Arch Suicide Res 2021;
25:570-581. [PMID:
32133934 DOI:
10.1080/13811118.2020.1735596]
[Citation(s) in RCA: 5] [Impact Index Per Article: 1.3] [Reference Citation Analysis] [Abstract] [Key Words] [Track Full Text] [Journal Information] [Submit a Manuscript] [Subscribe] [Scholar Register] [Indexed: 10/24/2022]
Abstract
AIM
Brief contact interventions (such as letters, green cards, telephone calls or postcards) for reducing suicide reattempt (SR) and suicide have been evaluated since the 1980s, but results have been inconsistent. VigilanS is one of these programs that has benefited patients hospitalized for suicide attempt (SA) after discharge in 2 departments of northern France since 2015. The purpose of this study is to demonstrate its effectiveness in reducing SR.
METHODS
Patients exposed to VigilanS in 2016 were recruited from the medical administrative database of the program, and the nonexposed patients from a database of the medico-surgical ward outside the scope of the program.
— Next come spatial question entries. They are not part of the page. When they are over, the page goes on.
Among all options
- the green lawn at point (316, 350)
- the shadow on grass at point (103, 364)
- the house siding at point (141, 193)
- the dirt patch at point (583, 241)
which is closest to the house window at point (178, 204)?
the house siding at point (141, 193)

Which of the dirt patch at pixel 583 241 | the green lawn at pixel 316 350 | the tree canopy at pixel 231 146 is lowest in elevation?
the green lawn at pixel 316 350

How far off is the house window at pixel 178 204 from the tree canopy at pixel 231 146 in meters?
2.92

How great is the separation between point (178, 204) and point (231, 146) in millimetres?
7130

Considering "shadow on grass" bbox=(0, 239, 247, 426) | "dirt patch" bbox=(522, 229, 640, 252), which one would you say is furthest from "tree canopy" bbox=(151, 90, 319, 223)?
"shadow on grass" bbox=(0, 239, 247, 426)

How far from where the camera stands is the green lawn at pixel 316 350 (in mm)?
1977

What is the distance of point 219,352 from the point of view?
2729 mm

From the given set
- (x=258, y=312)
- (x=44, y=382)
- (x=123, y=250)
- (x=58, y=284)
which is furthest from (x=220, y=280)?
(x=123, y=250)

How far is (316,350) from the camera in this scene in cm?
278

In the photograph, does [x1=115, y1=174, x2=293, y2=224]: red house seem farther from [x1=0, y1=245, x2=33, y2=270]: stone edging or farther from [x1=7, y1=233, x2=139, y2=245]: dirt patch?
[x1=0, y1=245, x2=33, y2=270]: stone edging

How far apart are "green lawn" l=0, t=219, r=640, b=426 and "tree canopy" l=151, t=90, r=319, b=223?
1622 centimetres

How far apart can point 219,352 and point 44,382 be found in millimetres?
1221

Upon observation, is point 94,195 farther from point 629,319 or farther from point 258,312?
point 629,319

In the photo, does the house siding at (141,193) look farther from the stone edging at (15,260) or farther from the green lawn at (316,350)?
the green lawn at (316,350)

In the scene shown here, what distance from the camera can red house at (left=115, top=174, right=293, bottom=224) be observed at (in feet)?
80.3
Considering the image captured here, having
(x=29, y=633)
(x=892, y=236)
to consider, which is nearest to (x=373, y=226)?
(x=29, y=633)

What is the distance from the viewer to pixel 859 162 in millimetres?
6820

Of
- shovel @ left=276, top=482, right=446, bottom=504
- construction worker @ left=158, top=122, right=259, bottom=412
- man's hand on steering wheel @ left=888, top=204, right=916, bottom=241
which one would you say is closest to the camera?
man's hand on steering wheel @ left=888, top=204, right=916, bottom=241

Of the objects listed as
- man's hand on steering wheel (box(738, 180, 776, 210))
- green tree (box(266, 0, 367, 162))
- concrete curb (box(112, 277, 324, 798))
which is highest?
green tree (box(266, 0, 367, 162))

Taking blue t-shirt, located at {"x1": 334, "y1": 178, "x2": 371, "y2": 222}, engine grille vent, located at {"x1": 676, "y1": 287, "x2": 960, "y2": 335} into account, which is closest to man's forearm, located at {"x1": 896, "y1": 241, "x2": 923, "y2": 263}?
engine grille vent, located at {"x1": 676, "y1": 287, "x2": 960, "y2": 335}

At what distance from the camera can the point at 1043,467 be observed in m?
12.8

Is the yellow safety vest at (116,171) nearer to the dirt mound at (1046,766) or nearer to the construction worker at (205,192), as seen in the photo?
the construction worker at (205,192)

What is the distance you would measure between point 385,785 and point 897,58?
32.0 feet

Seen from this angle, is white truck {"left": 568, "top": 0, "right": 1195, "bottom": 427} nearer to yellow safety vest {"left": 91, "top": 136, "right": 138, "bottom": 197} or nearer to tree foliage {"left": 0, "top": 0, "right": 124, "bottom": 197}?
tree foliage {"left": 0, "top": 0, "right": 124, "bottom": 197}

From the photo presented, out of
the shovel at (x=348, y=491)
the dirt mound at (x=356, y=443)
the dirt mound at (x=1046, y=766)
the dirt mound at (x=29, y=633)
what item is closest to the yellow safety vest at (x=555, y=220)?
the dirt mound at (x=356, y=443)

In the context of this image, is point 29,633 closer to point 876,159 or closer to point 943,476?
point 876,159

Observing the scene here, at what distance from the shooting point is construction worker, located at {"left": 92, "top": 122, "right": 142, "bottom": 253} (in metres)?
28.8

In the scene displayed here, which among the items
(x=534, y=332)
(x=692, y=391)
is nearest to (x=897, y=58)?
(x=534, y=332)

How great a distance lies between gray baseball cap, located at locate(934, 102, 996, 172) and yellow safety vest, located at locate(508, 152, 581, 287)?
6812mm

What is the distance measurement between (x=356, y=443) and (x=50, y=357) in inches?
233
First, a Cox model was used to compare the probability of SR during the 12-month follow-up period between the 2 groups. Second, a propensity score using the variables sex, age, source, SA history and SA method was used to match the VigilanS-exposed and the nonexposed patients. A Cox model propensity score adjusted analysis was reiterated on the matched data.
RESULTS
The exposed and nonexposed groups included 3,068 and 3,694 individuals, respectively. In the bivariate analyses, the cumulative probability of SR at 12 months was significantly lower in the exposed group (6.0%, 95% confidence interval (CI): 5.5-6.5%) than in the nonexposed group (16.8%, 95% CI: 15.9-17.7%; p < 0.001). In the Cox model, the hazard ratio of SR was 0.38 in the exposed patients (95% CI: 0.36-0.40, p < 0.001). After matching, the cumulative probability of SR at 12 months was 5.2% in exposed versus 22.2% in nonexposed patients (p < 0.001). In the propensity score-adjusted Cox model, the hazard ratio of SR in the exposed patients was 0.19 (95% CI: 0.14-0.24, p < 0.001).
CONCLUSION
The results suggest the effectiveness of this real-life program for reducing SR. However, VigilanS only benefits a portion of the patients hospitalized for SA and therefore could be extended.